I would text her saying as you haven’t RSVP’d, I’ve assumed you’re not coming and have invited other people instead.

Don’t play around with bitches.

wellhelloitsme · 02/10/2022 11:17

Are you going to send the excellent message upthread that sounds suitably generic and neutral?

I would do so right away then this is one thing off your worry list!

Don't procrastinate and give her the opportunity to take charge of what's happening and suddenly message saying she's coming etc.

Just make it clear that there is no room for her as she didn't RSVP.

But you need to do it sooner rather than later!

honeylulu · 02/10/2022 11:17

I was going to say that some people are rubbish at understanding what RSVP means. When we were organising our wedding we had to chase so many people who said either 'oh we're definitely coming, we'd have told you if we weren't' or 'oh we didn't reply because we can't make it '. Unhelpful!

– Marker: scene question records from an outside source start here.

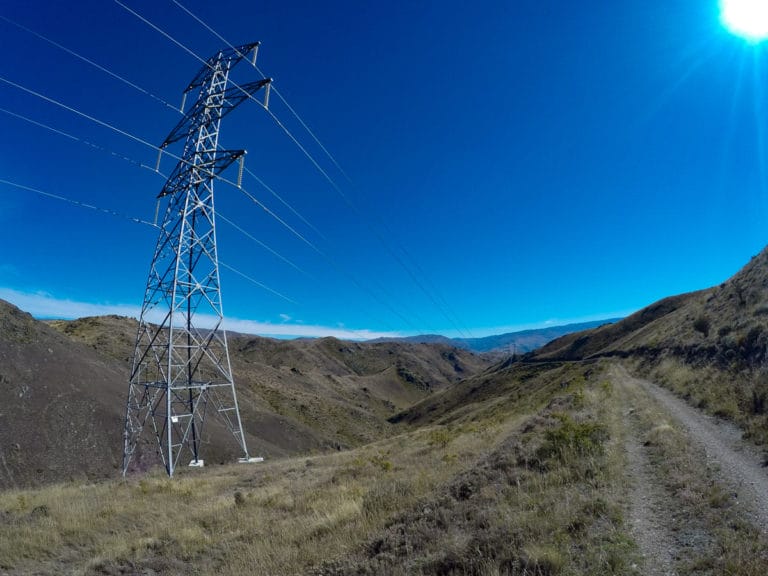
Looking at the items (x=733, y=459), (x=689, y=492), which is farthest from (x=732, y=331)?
(x=689, y=492)

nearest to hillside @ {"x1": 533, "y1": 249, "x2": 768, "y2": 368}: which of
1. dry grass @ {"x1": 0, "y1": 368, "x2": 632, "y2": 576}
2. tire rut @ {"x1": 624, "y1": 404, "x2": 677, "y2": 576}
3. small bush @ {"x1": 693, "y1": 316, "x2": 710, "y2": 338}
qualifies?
small bush @ {"x1": 693, "y1": 316, "x2": 710, "y2": 338}

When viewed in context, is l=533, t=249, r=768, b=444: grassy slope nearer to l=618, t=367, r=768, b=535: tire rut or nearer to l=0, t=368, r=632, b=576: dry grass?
l=618, t=367, r=768, b=535: tire rut

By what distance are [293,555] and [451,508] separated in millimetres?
3080

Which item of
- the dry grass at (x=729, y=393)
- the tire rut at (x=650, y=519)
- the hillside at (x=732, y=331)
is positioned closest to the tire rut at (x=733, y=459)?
the dry grass at (x=729, y=393)

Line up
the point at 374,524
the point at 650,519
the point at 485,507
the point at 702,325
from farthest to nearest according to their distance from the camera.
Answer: the point at 702,325 < the point at 374,524 < the point at 485,507 < the point at 650,519

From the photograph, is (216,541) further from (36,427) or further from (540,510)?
(36,427)

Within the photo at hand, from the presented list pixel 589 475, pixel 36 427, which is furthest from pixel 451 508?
pixel 36 427

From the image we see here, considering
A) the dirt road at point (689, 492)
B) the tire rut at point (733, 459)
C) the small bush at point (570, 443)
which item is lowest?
the tire rut at point (733, 459)

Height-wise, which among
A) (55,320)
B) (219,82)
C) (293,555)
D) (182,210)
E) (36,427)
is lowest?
(293,555)

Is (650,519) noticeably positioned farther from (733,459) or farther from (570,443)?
(733,459)

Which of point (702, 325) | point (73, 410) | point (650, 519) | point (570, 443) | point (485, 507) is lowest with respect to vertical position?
point (650, 519)

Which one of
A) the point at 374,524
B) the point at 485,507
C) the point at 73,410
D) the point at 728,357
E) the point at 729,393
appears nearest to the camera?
the point at 485,507

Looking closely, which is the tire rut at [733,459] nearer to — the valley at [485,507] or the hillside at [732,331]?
the valley at [485,507]

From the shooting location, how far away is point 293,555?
291 inches
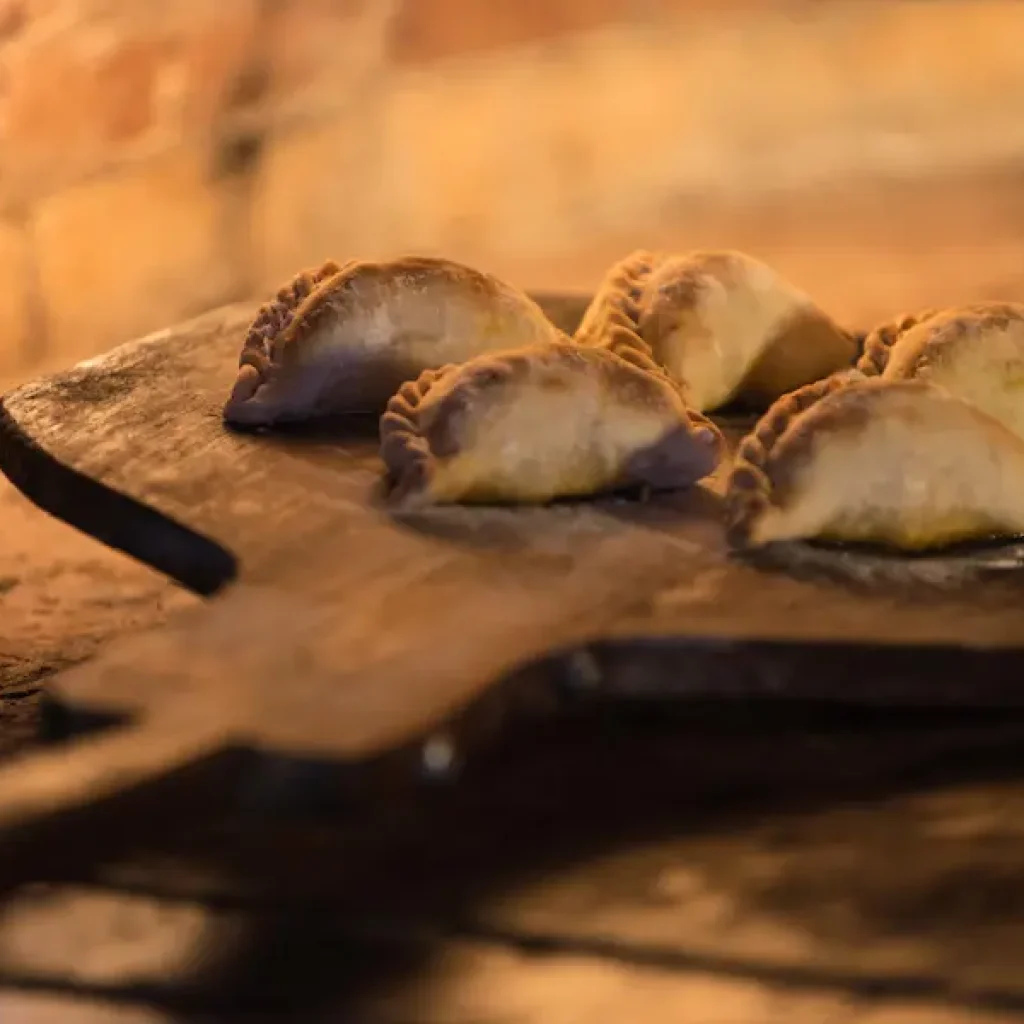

But after reading the whole thread I don't think it's that. The ex friend seems to be taking a perverse pleasure in keeping you hanging so you have to keep contacting her and almost begging her to come. Power trip. And she has form for changing her mind on the day even if you did yet an answer out of her.

Take control. Tell her it's a shame she can't make it as the date for rsvp yes and confirming names and numbers has now passed. All the best, cheerio.

Then block if you like. It's a sham friendship and she sounds like a total arsehole who I wouldn't even want as an acquaintance.

Slightlystressedwife · 02/10/2022 11:17

It’s weird how she is excited about the wedding to my BM but have never acknowledged even the invite from me

You're only hearing how excited she is/she's booking her flights etc etc from your BM though, presumably?

I'm guessing she doesn't give a shiny shit about your wedding but your BM is so enthralled to her that she's projecting to you a version of events she wishes was the case.

You don't want this person at your wedding. She's clearly not bothered. She lives abroad. She hasn't replied in time. This seems perfect for everyone (apart from strangely enmeshed BM).

I think go with the email above and if you want to make it more generic BCC her and entitle it "Dear Invitee" or similar so it sounds like it really has gone to everyone.

You only get one wedding day. Only have people you really want there.

tickticksnooze · 02/10/2022 11:17

Why didn't you just reply "ok, so are you coming?"?

No need to write an essay or hint and hope she guesses what you are thinking. Just ask a simple direct question.